(Excerpts of spatial question data)
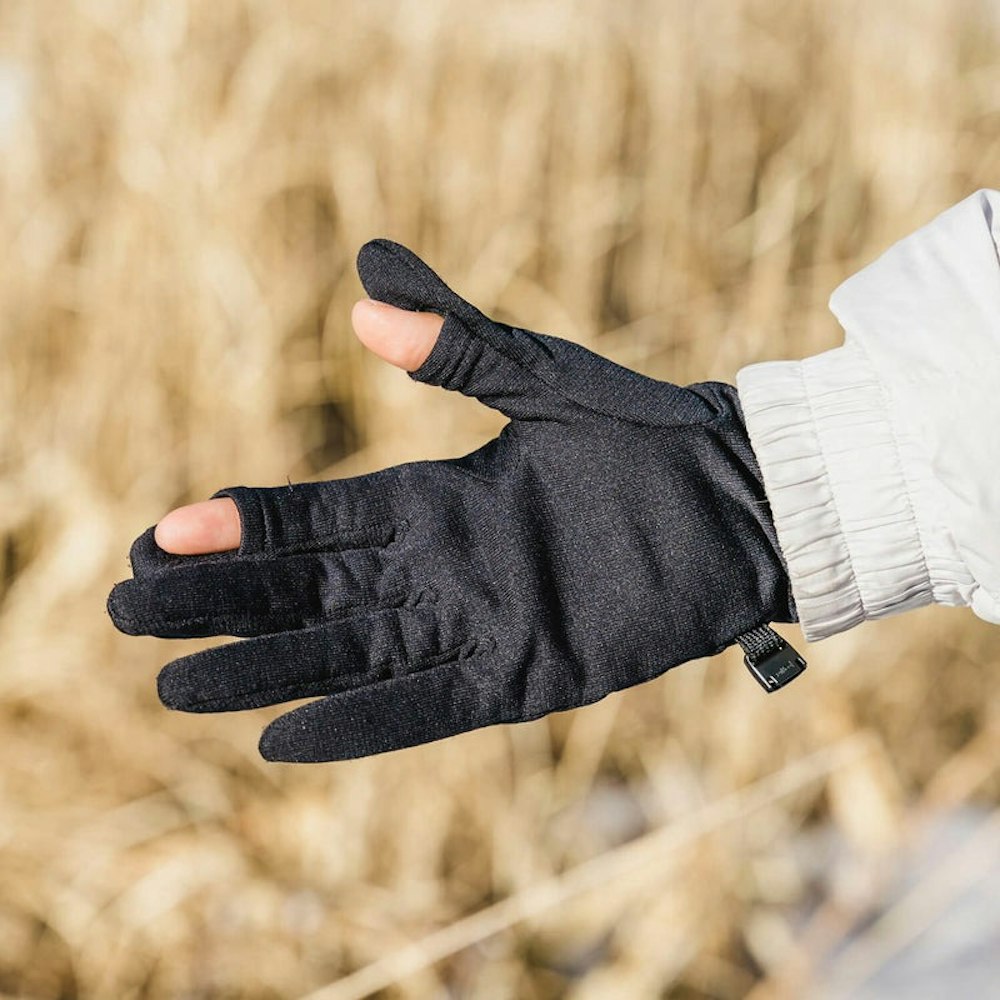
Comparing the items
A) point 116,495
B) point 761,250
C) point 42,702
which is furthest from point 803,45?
point 42,702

## Set problem
Quote the records above exactly, leaving out any pictures.

## In response
Comparing the items
A) point 116,495
B) point 761,250
C) point 42,702
which is furthest from point 803,45?
point 42,702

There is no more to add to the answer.